Last week, we presented the first in a multi-part series focused on overall health and wellness by exploring exercises and movements that can be performed with the convenience of an at-home gym.
Today, we take a look at the role nutrition plays in our physical and mental lives.
Ms. Dawn Johnson, a Registered Licensed Dietitian who has been practicing in Northwest Indiana and Chicagoland for over 20 years, was gracious enough to speak with Marquette regarding dietary recommendations. Johnson earned her Master's prepared from NYU.
MQTT: We're facing circumstances that are limiting our exercise options (fitness centers, workout classes, etc.) thus hindering that aspect of the wellness equation. How much more of an emphasis does that place on nutrition and diet?
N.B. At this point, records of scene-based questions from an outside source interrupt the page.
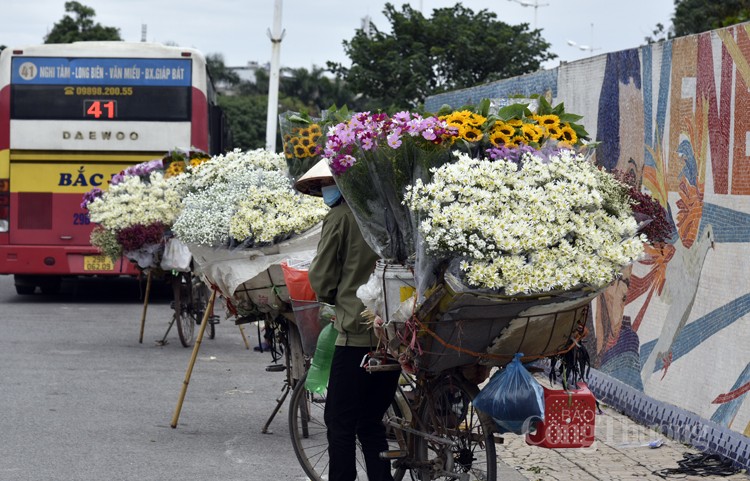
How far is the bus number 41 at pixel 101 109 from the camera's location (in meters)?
17.2

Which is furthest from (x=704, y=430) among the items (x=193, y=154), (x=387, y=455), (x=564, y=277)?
(x=193, y=154)

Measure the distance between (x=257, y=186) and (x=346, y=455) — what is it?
9.37 feet

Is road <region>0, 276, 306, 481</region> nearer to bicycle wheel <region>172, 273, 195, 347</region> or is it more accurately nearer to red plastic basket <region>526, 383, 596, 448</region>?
bicycle wheel <region>172, 273, 195, 347</region>

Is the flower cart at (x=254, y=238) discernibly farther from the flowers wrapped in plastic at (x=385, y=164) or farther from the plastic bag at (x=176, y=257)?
the plastic bag at (x=176, y=257)

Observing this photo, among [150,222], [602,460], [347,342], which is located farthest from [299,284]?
[150,222]

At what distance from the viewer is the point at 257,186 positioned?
8.09 meters

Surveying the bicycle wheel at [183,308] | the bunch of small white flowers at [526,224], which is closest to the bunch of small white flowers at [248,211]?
the bunch of small white flowers at [526,224]

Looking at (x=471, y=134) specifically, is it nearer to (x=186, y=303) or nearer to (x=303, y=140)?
(x=303, y=140)

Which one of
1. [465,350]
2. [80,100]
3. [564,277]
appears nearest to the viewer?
[564,277]

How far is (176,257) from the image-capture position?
1218cm

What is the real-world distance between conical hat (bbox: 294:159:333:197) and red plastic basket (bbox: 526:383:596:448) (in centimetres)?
155

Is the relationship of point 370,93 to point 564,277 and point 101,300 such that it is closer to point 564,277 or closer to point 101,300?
point 101,300

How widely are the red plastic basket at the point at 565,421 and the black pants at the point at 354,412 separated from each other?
816 millimetres

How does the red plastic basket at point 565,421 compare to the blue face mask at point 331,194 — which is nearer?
the red plastic basket at point 565,421
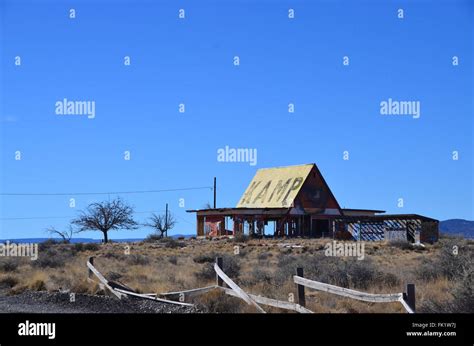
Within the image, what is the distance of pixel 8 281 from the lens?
20281 millimetres

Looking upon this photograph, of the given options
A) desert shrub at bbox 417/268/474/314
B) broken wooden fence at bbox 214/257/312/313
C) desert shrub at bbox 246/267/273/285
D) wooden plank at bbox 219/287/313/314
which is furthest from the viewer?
desert shrub at bbox 246/267/273/285

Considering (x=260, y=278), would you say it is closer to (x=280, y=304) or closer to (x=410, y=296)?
(x=280, y=304)

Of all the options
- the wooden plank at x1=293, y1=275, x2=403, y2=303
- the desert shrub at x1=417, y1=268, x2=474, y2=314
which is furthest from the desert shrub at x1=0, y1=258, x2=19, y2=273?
the desert shrub at x1=417, y1=268, x2=474, y2=314

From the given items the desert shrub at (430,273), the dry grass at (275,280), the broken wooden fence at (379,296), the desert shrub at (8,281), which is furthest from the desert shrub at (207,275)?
the broken wooden fence at (379,296)

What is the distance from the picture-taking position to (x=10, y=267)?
79.9 ft

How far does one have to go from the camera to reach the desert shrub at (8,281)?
20.0m

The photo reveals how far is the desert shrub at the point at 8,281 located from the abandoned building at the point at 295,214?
31.3 meters

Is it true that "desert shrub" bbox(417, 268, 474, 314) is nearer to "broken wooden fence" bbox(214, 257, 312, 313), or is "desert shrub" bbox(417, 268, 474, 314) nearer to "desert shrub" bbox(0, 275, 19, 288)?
"broken wooden fence" bbox(214, 257, 312, 313)

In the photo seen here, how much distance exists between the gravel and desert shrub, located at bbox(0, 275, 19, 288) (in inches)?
126

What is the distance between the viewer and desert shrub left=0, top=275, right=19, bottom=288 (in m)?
20.0

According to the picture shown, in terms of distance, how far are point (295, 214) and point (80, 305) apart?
3931 cm

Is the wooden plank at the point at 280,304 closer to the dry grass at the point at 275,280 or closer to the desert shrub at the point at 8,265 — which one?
the dry grass at the point at 275,280

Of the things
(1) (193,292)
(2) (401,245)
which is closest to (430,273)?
(1) (193,292)
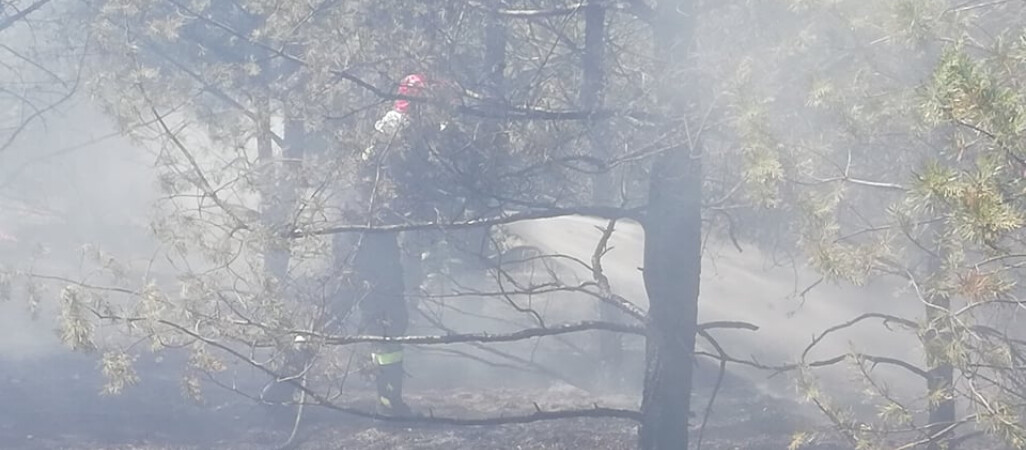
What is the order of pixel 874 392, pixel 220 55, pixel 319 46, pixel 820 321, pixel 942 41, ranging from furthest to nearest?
pixel 820 321 → pixel 220 55 → pixel 319 46 → pixel 874 392 → pixel 942 41

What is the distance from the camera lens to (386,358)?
8758 millimetres

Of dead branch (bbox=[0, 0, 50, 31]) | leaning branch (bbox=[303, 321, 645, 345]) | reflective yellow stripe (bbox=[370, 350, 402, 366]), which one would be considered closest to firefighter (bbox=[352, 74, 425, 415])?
reflective yellow stripe (bbox=[370, 350, 402, 366])

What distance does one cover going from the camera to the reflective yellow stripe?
344 inches

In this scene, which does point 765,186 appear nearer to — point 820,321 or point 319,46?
point 319,46

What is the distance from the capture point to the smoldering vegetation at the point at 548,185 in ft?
15.7

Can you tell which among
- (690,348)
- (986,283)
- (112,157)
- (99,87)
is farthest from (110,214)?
(986,283)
Johnson: Bottom line is that weight gain results when energy intake exceeds energy used. If the amount, frequency or intensity of your exercise routine has been interrupted, you would need to decrease your calorie consumption in order to maintain your weight. The less calories we burn, the less calories we need to consume. When cutting back on calories, a good place to start is beverages. Drinking calories is not as satiating as eating calories. Choose non-caloric beverages like water, seltzer water, unsweetened tea or coffee instead of energy drinks, coffee drinks, sodas, lemonade, sweetened tea and alcoholic beverages.
MQTT: One of the biggest obstacles keeping Americans from a healthy, well-rounded diet is money. So many fast food operations advertise "full meals" for $5.00. Even if a head of household was to buy groceries and prepare the food at home, it'd be tough to compete with that price. What advice would you give to those on a fixed income?
Johnson: Eating right on a budget is possible. Plan meals and snacks before going to the grocery store (or shopping online). Look over your favorite recipes. See what ingredients you already have on hand and write down the ingredients you need. Making a grocery list will reduce impulse shopping. Doubling the recipe can provide extra portions that can be brown bagged for lunch the next day. Place single portions in left-over containers. You can eat these the next day or freeze and heat up later in the week. Some nutritious, low-cost foods are: beans, peas and lentils, sweet or white potatoes, eggs, peanut butter, canned salmon or tuna, oats, brown rice, quinoa, frozen or canned fruits and vegetables.
MQTT: It seems as though inactivity triggers snacking. We don't necessarily have an appetite, but we're sitting at a table or desk for hours on end and it's "something to do." What are some healthy snacks to keep on hand that can satisfy that craving?
Johnson: Our mood can affect our food. When we are stressed, bored, happy or sad we may want to reach for some "comfort" food that may not be the healthiest like chips, vending machine snacks, cookies and candy. While managing our mood is one strategy, another way to prevent diet sabotage would be stocking up on healthy, crave-busting snacks like air-popped popcorn, fresh fruits, fresh vegetables, baked vegetable chips, mashed avocado with salsa eaten with low-fat baked tortilla chips and tuna on whole grain crackers. Some tips for healthy snacking include limiting snack calories to 200-300 (when less active). Fix snacks ahead of time and pre-portion. Assess your hunger on a scale of 1 to 10. Eat when you rate your hunger at a 3 or 4 and stop eating when you are at a 6 or 7.
MQTT: Clinically speaking, what
is the relationship between diet and mental health?
Johnson: Not only is eating healthy good for our bodies, it's also good for our mind. The emerging field of Nutritional Psychiatry is using food and dietary supplements in the treatment of mental health conditions such as depression, anxiety and Attention Deficit Hyperactivity Disorder (ADHD). Find a local registered dietitian with experience in behavioral health by visiting the Academy of Nutrition and Dietetics (AND) website at www.eatright.org.
Many of us feel a social obligation to support local restaurants right now. From a nutrition standpoint, that's okay to do a couple of times per week, right?
Johnson: Many people find ordering out to be time-saving. Currently, according to the Center of Disease Control and Prevention (CDC), there is no evidence of food or food packaging being associated with transmission of COVID 19. The CDC recommends if you are sick, stay home until you are better. When going out in public wear a face covering, practice social distancing and use wipes on handles or other surfaces. Healthy eating is possible when ordering carry out. Plan ahead. View menus online before ordering. Eat lighter the day of to prevent over eating. If possible, plan exercise before or after. Ask the staff for healthier options on the menu. Visualize a healthy plate including fruit, vegetables, lean meat/meat-alternative and whole grains. Recreate that healthy plate at home by ordering a balance meal.